8.3 Arbitration (Optional).
[ ] Check if Not Applicable
[ ] Check if Applicable. All disputes arising out of this Agreement shall be resolved by confidential, binding arbitration administered by the American Arbitration Association (“AAA”) under its Healthcare Claims Arbitration Rules. The arbitrator shall have authority to grant all remedies available at law or in equity. Judgment on the award may be entered in any court of competent jurisdiction.

8.4 Jury Trial Waiver (Optional).
[ ] Check if Not Applicable
[ ] Check if Applicable. EACH PARTY KNOWINGLY AND VOLUNTARILY WAIVES ITS RIGHT TO A TRIAL BY JURY FOR ANY DISPUTE ARISING OUT OF THIS AGREEMENT.

8.5 Attorneys’ Fees. The prevailing Party in any arbitration or court action to enforce this Agreement is entitled to recover its reasonable attorneys’ fees and costs.


IX. GENERAL PROVISIONS

9.1 Entire Agreement. This Agreement (including Exhibits) constitutes the entire understanding between the Parties and supersedes all prior negotiations.

9.2 Amendments & Waivers. No modification is effective unless in writing and signed by all Parties. No waiver of any breach is deemed a waiver of any other or subsequent breach.

9.3 Assignment. Except for a qualified assignment of Periodic Payments under Section 3.3, no Party may assign its rights or delegate its duties without prior written consent of the other Parties.

9.4 Successors & Assigns. This Agreement binds and benefits the Parties and their respective heirs, representatives, successors, and permitted assigns.

9.5 Severability. If any provision is held invalid or unenforceable, the remaining provisions remain effective, and the invalid provision shall be reformed to the minimum extent necessary to be valid.

9.6 Counterparts; Electronic Signatures. This Agreement may be executed in counterparts, each of which is deemed an original. Signature pages transmitted electronically (e.g., via PDF or e-signature platform) are binding.

9.7 Headings. Headings are for convenience only and do not affect interpretation.


X. EXECUTION BLOCK

IN WITNESS WHEREOF, the Parties have executed this Agreement as of the dates written below.

Claimant Date
______
[CLAIMANT NAME]
______
Provider Date
______
[PROVIDER NAME], M.D./[Credentials]
______
Practice Entity (if applicable) Date
______
By: [NAME], [Title]
______
Insurer Date
______
By: [NAME], Authorized Representative
______

[// GUIDANCE: Attach notarization or witness acknowledgments if required by local rule or to bolster enforceability.]

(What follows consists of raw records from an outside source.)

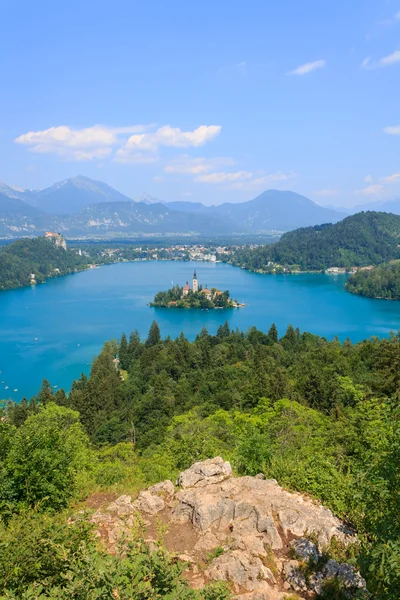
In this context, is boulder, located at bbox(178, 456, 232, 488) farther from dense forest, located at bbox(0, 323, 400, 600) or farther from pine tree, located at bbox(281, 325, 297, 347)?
pine tree, located at bbox(281, 325, 297, 347)

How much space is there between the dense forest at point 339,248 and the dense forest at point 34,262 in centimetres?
4426

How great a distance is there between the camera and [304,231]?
127750 millimetres


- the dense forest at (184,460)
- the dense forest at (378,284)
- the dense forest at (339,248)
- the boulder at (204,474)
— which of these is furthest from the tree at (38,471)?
the dense forest at (339,248)

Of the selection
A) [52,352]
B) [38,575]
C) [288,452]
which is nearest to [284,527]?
[38,575]

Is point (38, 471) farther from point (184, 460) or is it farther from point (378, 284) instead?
point (378, 284)

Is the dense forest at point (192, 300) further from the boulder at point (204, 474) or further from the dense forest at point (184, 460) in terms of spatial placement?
the boulder at point (204, 474)

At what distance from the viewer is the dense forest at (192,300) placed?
59000mm

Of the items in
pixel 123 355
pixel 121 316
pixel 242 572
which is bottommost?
pixel 123 355

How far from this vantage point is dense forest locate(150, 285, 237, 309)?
59.0 meters

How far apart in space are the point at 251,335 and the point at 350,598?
32.2 meters

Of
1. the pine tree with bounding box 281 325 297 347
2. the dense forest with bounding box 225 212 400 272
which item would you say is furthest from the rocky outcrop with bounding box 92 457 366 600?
the dense forest with bounding box 225 212 400 272

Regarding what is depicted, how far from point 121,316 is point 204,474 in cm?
4591

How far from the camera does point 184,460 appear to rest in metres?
8.37

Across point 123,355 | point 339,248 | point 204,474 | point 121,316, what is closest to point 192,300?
point 121,316
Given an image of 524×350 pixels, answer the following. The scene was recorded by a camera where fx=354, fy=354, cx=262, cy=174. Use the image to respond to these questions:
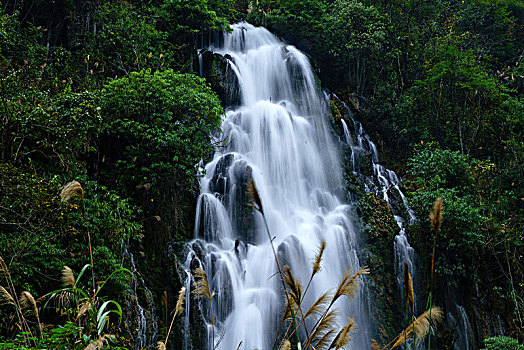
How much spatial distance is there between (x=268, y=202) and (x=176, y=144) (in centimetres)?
402

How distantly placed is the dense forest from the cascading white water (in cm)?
76

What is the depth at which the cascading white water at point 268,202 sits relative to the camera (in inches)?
324

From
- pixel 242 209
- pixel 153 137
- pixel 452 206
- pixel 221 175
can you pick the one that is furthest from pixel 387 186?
pixel 153 137

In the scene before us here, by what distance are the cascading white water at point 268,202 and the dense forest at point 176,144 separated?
2.49 ft

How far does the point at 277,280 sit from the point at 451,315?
647cm

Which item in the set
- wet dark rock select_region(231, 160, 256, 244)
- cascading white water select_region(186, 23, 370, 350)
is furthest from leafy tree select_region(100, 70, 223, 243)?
wet dark rock select_region(231, 160, 256, 244)

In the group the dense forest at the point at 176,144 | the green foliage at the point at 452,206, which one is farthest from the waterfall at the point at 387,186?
the green foliage at the point at 452,206

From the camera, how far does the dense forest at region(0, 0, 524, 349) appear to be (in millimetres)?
5031

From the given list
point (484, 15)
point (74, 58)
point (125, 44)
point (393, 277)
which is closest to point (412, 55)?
point (484, 15)

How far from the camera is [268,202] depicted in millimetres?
11062

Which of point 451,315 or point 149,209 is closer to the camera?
point 149,209

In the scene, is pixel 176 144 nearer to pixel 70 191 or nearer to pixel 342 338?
pixel 70 191

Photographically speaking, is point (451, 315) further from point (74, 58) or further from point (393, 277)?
point (74, 58)

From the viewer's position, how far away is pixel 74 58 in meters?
11.2
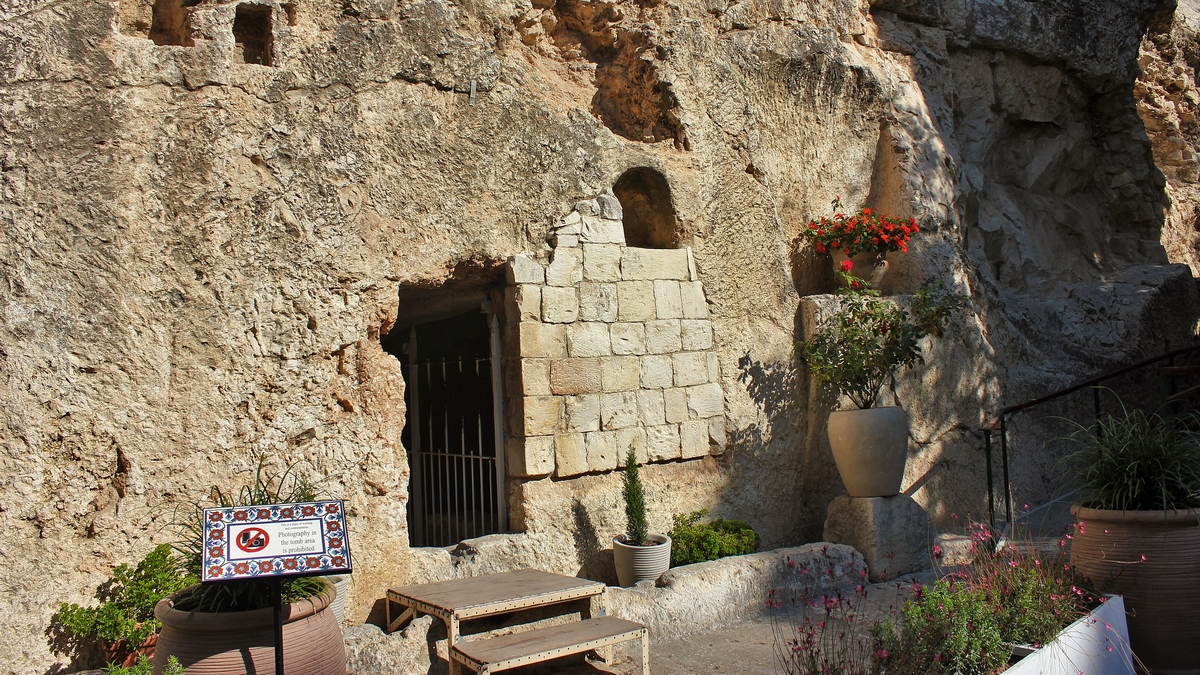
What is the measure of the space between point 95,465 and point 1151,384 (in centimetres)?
864

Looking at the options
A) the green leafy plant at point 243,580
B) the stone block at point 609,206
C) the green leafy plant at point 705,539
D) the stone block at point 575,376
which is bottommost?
the green leafy plant at point 705,539

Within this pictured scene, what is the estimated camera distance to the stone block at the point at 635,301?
5.89 m

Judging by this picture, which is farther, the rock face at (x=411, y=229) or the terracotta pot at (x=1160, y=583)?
the rock face at (x=411, y=229)

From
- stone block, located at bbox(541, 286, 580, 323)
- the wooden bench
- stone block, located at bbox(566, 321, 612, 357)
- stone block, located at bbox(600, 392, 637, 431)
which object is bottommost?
the wooden bench

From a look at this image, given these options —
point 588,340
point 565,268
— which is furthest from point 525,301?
point 588,340

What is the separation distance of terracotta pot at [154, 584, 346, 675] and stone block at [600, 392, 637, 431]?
266 cm

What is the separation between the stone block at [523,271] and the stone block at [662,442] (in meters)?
1.25

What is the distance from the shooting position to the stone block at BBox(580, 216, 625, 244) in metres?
5.80

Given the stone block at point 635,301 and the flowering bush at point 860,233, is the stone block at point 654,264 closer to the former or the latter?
the stone block at point 635,301

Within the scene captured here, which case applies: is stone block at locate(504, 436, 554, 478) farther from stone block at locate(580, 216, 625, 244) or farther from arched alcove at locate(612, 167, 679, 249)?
arched alcove at locate(612, 167, 679, 249)

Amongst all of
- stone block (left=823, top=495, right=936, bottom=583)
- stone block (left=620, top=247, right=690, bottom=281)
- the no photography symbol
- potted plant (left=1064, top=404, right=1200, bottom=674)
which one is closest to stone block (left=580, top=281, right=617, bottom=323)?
stone block (left=620, top=247, right=690, bottom=281)

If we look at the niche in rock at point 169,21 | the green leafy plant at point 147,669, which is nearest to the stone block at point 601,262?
the niche in rock at point 169,21

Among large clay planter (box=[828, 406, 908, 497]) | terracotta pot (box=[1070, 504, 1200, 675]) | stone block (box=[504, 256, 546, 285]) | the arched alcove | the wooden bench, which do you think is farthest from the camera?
the arched alcove

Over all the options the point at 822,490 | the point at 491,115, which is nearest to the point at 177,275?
the point at 491,115
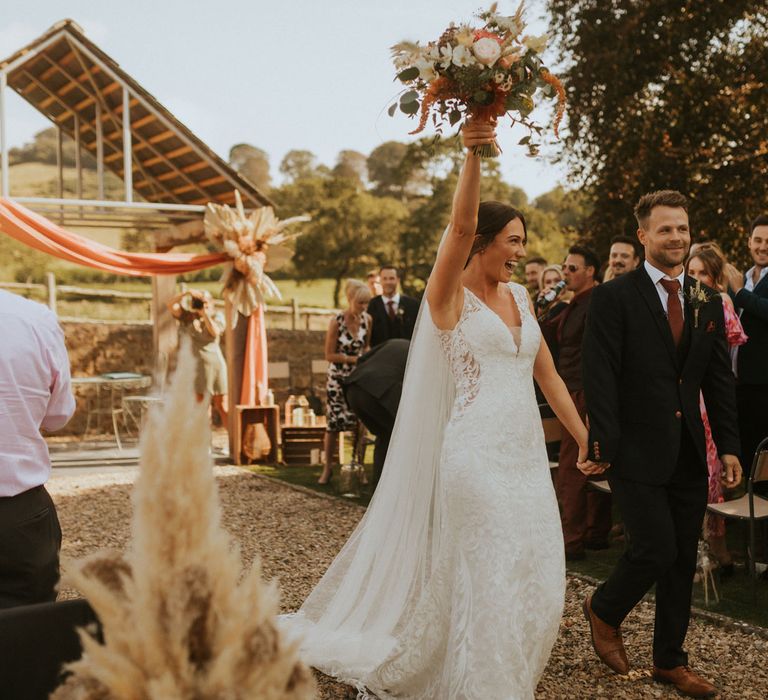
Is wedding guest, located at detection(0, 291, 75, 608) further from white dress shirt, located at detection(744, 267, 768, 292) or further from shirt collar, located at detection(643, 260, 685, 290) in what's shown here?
white dress shirt, located at detection(744, 267, 768, 292)

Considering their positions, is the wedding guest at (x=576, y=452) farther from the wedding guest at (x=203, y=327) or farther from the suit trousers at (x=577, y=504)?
the wedding guest at (x=203, y=327)

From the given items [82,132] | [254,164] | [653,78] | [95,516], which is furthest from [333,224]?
[254,164]

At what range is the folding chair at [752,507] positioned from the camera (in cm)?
532

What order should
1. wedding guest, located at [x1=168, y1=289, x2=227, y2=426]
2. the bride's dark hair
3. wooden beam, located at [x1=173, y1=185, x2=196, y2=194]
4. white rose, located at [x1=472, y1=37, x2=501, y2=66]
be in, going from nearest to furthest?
white rose, located at [x1=472, y1=37, x2=501, y2=66], the bride's dark hair, wedding guest, located at [x1=168, y1=289, x2=227, y2=426], wooden beam, located at [x1=173, y1=185, x2=196, y2=194]

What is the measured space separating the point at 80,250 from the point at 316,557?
21.0ft

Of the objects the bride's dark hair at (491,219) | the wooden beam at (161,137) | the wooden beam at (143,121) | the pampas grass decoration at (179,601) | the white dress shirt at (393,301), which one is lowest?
the pampas grass decoration at (179,601)

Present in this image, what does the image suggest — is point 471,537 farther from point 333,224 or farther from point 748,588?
point 333,224

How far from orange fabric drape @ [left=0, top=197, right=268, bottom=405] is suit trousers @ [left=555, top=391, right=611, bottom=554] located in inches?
249

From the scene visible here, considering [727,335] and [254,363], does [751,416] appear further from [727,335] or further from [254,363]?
[254,363]

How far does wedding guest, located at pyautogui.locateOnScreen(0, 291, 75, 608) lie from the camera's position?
2.94m

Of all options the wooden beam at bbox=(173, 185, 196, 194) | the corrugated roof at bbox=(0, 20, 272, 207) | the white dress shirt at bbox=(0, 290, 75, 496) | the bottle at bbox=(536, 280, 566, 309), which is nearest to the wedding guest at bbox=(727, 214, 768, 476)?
the bottle at bbox=(536, 280, 566, 309)

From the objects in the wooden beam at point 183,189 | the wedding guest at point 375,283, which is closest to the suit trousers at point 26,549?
the wedding guest at point 375,283

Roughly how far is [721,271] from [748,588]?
2.11m

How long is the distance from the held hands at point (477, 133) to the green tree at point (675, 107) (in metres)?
9.76
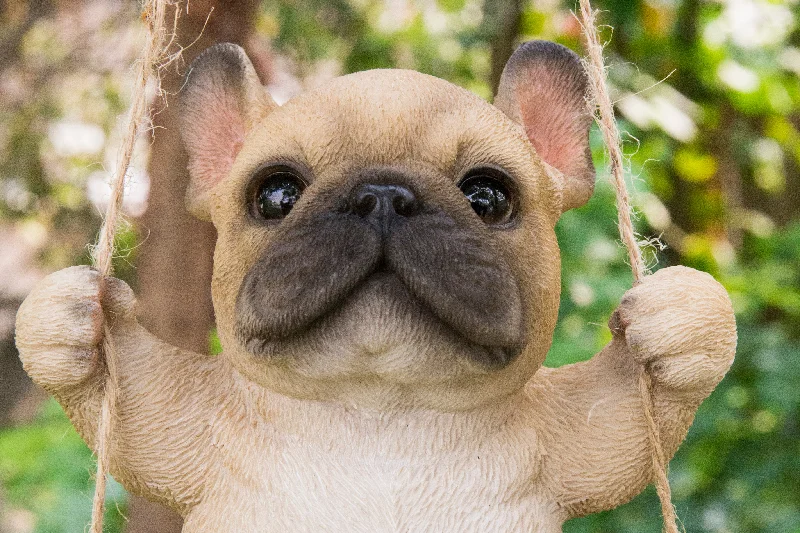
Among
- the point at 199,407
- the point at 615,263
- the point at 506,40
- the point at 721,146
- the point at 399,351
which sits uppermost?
the point at 399,351

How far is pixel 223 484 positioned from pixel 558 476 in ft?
1.38

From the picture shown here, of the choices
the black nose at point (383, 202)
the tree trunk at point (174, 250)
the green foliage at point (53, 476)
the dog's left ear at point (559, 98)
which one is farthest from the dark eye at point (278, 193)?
the green foliage at point (53, 476)

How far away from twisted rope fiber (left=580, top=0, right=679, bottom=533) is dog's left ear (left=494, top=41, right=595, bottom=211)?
0.09m

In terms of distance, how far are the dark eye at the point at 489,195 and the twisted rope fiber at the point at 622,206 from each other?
0.13 meters

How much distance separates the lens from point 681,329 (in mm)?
1009

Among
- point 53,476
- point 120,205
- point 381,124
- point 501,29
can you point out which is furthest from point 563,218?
point 53,476

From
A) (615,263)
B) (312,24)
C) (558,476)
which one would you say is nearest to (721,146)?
(615,263)

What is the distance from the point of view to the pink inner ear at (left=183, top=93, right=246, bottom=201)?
1142 millimetres

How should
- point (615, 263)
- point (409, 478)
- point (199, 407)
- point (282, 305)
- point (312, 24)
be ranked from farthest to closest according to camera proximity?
point (312, 24) → point (615, 263) → point (199, 407) → point (409, 478) → point (282, 305)

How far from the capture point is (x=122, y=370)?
1.06m

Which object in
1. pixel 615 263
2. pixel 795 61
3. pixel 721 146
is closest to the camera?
pixel 615 263

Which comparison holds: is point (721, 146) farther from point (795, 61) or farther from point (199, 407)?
point (199, 407)

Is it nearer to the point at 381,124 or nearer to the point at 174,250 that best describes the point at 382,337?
the point at 381,124

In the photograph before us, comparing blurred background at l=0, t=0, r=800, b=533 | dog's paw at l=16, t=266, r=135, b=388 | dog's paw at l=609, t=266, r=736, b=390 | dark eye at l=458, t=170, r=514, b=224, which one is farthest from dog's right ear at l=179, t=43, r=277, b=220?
dog's paw at l=609, t=266, r=736, b=390
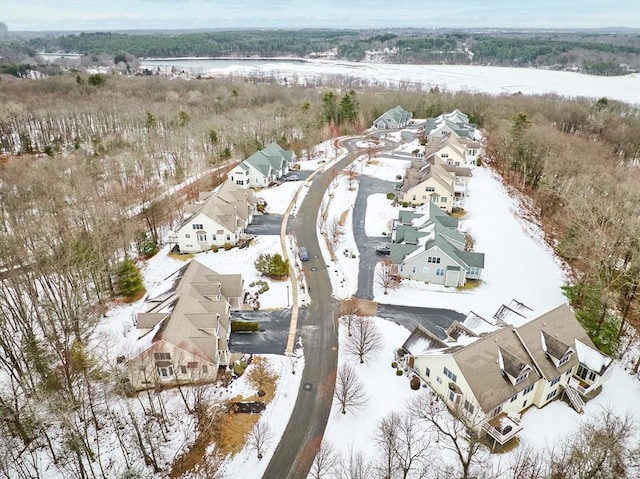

Exhibit A – Structured Settlement Payment Schedule

[Include annuity issuer, periodic payment dates, and amounts.]

Exhibit B – Form of Release

[Attach any additional releases for spouses, parents, or derivative claimants.]


[// GUIDANCE: Georgia currently has no statutory cap on medical malpractice damages following judicial invalidation of prior legislation. Retain this placeholder for possible future legislative changes or if cap limitations apply under another jurisdiction.]